I know he was telling the truth. In her youth, my mother had been astoundingly beautiful. It didn’t hurt that she also hailed from one of the wealthiest families in New England. That fact, combined with her good looks, made her irresistible to my father, who was New Money through and through. A striver of unchecked ambition, he set his sights on Evangeline Staunton.
It didn’t matter that all of Boston whispered about how she had taken up with one of the servants, scandalizing her family and edging herself to the brink of being disowned. My father still pursued her with vigor.
My mother, of course, enjoyed the attention. More than once, I’d heard her described as a rose blossoming in sunlight. My father’s sun must have shone bright, because in a matter of weeks they wed. My mother got pregnant immediately after and my father built Hope’s End.
Years later, when his attention began to wane, my mother--like any flower removed from the light--withered. There was nothing roselike about her the night of my birthday. Pale, shriveled, and thin to the point of gauntness, she was all thorns.
“Hello, my darling,” she said, using the term of endearment meant only for me. My sister and I each had one, chosen by our parents the day we were born. My sister was dear. I was darling.

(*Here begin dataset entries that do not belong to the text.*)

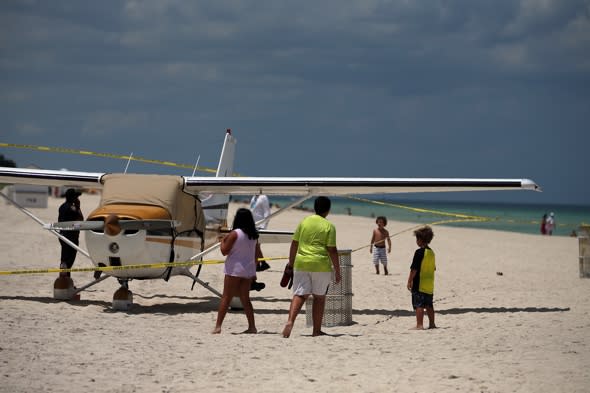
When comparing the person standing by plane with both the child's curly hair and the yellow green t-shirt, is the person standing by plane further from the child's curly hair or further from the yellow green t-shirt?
the child's curly hair

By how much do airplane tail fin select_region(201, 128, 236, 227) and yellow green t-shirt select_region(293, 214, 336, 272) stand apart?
4.34 m

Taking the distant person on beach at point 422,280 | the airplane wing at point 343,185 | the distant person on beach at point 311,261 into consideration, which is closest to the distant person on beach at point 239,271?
the distant person on beach at point 311,261

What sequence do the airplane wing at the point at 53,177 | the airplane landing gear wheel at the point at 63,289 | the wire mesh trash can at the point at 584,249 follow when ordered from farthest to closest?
1. the wire mesh trash can at the point at 584,249
2. the airplane wing at the point at 53,177
3. the airplane landing gear wheel at the point at 63,289

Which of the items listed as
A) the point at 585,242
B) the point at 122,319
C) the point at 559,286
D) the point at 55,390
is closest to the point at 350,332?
the point at 122,319

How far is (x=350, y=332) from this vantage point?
34.1 ft

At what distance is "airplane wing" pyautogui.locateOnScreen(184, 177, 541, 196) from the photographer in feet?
40.9

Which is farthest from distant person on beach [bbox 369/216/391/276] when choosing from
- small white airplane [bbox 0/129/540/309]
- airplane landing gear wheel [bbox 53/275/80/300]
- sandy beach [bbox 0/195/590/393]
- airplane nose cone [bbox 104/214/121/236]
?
airplane nose cone [bbox 104/214/121/236]

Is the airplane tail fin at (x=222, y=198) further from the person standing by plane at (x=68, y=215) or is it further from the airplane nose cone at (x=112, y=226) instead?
the airplane nose cone at (x=112, y=226)

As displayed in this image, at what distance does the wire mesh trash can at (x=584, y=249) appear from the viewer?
1730 centimetres

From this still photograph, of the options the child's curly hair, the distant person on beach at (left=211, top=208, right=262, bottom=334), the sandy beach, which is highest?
the child's curly hair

Although that night, my mother murmured it in a way that made me unsure if she was addressing me or the brown bottle of liquid resting on the pillow next to her.
Laudanum.
Her cure-all, although as far as I could tell, it cured nothing.
“Did you have a happy birthday?”
Certain it was indeed me she was talking to, I lied and told her that I did.
“I do wish we could have celebrated it in Boston,” my mother said.
As did I. To me, Boston was another universe I was only allowedto enjoy once a year before being whisked back to the banality of Hope’s End. It had everything this place didn’t. Restaurants and shops, theaters and cinemas. The last time we visited was right after Christmas. I tasted champagne for the first time, rode a swan boat in Boston Common, went to the movies, and saw Mickey Mouse in “Steamboat Willie.” I couldn’t wait to return.
“Perhaps my next birthday,” I said hopefully.